誰か知る松柏後凋の心

たれかしる しょうはくこうちょうのこころ

国循着任直後に直面した課題(電子カルテ導入作業)①~記載の乏しい仕様書~

私は2011年9月に国循に着任しました。

私の最大の使命は,2012年1月に予定されていた国循の病院情報システム(以下では,簡単のため『電子カルテといいます)導入を成功させることでした。私に与えられた時間はたった4ヶ月間。まさに火中の栗を拾う作業でした。

今回からしばらくの間,私が着任直後に,国循で直面したさまざまな課題について書いていきたいと思います。今回は第1回目として,『記載の乏しい仕様書』を取り上げます。

記載の乏しい仕様書

私が,国循が電子カルテの調達のために用意した仕様書を初めて目にしたとき,その記述量の少なさに大変驚きました。調達価格が約20億円にもなるシステムの仕様書として,その質はおくとしても,まず絶対量が少なすぎると感じました。私は,印刷物として綴じられたペラペラの仕様書をみて,思わず,

えっ,これだけですか。

と声を上げて驚きました。このような仕様書は,現場が必要とする機能が十分に盛り込まれず,曖昧なものとなっている可能性が高いのです。この場合,最終的には,仕様書のすべての記載部分について,再度,現場とのヒアリングを行い,現場で要求する機能(運用)を再確認しなければならないため,

これは大変だな,間に合うのかな?

と感じられました。

この仕様書の作成に関与したのは,私の前任者であるT室長でしたが,彼に,

なぜこのような曖昧な仕様書になったのでしょうか。

と尋ねると,T室長は,

現行ベンダ(システムを導入する企業)だけでなく,どのベンダでも広く入札に参加できるように配慮した結果です。
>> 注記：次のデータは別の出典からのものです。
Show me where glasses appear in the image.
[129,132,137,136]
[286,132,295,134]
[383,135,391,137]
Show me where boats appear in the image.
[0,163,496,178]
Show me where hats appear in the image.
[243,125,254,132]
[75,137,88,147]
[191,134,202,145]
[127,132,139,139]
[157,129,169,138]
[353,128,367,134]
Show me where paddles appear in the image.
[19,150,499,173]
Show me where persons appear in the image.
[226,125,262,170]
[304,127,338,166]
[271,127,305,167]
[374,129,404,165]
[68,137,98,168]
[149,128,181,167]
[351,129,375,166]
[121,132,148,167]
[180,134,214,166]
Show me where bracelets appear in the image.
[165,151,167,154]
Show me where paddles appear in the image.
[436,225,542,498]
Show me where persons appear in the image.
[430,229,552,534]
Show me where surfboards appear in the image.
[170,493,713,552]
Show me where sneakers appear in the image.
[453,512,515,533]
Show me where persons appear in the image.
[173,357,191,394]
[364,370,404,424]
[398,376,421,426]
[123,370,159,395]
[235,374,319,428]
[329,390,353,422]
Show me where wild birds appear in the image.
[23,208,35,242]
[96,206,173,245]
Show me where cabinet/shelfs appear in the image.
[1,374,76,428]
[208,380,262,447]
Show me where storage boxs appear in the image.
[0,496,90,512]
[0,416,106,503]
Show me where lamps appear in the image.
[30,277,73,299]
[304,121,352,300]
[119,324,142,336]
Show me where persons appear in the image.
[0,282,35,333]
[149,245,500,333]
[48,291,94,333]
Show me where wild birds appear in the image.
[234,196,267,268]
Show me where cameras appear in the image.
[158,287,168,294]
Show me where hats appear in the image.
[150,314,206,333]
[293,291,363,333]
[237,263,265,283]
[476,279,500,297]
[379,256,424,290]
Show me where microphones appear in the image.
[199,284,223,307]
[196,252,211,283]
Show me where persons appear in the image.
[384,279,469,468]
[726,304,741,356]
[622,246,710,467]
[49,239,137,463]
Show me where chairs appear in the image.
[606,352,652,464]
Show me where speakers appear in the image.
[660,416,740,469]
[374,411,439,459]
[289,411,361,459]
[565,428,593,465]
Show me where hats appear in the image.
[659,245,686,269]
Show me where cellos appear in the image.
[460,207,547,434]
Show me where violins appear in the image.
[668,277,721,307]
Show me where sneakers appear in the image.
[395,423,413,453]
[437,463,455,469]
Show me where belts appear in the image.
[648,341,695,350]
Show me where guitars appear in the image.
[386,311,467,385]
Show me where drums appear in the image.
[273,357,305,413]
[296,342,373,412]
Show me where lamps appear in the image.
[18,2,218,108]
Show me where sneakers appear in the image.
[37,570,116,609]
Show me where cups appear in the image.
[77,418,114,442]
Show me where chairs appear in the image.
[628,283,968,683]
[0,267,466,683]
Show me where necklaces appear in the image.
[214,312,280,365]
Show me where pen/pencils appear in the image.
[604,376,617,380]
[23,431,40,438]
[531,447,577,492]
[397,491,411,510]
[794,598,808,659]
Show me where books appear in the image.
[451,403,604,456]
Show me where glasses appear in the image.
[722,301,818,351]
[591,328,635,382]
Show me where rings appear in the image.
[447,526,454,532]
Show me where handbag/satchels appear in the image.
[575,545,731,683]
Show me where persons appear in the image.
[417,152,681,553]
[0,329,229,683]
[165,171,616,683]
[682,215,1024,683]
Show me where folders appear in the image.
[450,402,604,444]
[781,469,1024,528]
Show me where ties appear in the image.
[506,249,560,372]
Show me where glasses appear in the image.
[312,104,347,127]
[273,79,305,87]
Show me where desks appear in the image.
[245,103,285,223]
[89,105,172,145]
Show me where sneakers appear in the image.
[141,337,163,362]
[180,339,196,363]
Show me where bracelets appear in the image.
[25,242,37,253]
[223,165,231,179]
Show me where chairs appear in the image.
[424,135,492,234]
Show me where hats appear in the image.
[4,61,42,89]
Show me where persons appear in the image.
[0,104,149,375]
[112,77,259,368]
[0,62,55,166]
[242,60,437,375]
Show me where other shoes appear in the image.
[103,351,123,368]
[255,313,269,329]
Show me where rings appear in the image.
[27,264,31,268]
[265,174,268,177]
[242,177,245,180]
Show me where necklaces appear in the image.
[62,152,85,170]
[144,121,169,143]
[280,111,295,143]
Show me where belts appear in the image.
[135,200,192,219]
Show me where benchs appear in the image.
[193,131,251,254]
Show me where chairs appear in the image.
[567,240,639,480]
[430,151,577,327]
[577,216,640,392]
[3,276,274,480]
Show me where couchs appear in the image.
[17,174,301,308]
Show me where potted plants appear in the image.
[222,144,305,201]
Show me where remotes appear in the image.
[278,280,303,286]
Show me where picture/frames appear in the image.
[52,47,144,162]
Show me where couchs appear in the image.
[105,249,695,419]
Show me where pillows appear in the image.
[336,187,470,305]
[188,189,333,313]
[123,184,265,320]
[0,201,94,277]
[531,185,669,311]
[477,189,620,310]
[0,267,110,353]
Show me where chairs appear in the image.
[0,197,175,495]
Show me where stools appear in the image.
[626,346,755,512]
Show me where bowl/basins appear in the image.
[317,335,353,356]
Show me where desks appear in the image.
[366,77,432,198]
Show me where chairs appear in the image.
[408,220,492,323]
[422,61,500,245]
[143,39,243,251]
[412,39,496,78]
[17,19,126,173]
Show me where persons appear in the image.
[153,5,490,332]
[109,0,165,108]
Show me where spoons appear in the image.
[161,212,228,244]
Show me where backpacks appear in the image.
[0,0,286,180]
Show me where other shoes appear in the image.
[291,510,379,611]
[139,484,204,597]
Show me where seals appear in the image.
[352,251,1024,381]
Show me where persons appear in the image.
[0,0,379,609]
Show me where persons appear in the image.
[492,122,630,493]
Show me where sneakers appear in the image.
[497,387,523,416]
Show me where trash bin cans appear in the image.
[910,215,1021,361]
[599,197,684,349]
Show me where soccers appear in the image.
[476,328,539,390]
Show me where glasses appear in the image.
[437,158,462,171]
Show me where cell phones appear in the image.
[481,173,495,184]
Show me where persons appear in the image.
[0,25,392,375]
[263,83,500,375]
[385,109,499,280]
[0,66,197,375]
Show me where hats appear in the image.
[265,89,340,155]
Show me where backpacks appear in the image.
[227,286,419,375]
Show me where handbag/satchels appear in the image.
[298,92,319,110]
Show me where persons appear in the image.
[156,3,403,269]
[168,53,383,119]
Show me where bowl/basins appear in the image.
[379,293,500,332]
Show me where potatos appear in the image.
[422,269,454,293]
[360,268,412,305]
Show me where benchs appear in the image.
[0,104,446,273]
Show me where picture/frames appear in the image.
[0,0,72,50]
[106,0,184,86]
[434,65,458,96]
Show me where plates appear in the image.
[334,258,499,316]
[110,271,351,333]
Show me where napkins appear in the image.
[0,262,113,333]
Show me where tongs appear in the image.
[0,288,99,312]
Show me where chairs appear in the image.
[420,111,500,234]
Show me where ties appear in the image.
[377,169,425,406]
仕様書は,コンサルが現場ヒアリングをして作成したものなので,仕様書の内容は自分の責任においてできたものではありません。

という回答をされました。同時に,T室長は,その当時,国立がん研究センターで情報システムの調達に関わった職員が,特定ベンダに肩入れする発言をした由で処分を受けたことを例に挙げ,

公平な入札をするためには,特定のベンダが有利になるような機能は削らざるをえません。

われわれが直接ベンダと交渉すると公平性が失われるので,コンサルを通じてそのようなベンダとの交渉を行う必要がありました。

その結果として,ある程度,曖昧な記述内容の仕様書ができてしまっても仕方ないと思います。

ということを私に話しました。

私は,契約係のような入札担当事務職員がこのようなこというのであれば納得できますが,情報システムを管理する立場の人間がいうのは大きな間違いであると信じています。入札参加者を募るためだけに仕様書の内容を歪めることは本末転倒です。理由のいかんを問わず,必要なシステムの機能は,できるだけ正確に仕様書に反映させるべきです。

※曖昧な仕様書がもたらす弊害については,次回書きたいと思います。

もちろん予算の制限がありますので,なんでもかんでも仕様書に入れるのは無理です。現場から要望があり,しかし,予算の関係で削らざるをえない機能については,その部分をどのように運用するのかを考えておかなくてはいけません。場合によっては,もっと安価な方法で実現できる代替機能を仕様書に組み込む必要もあるでしょう。しかし,国循の電子カルテ仕様書は,そのような配慮がほとんど読み取れないような代物でした。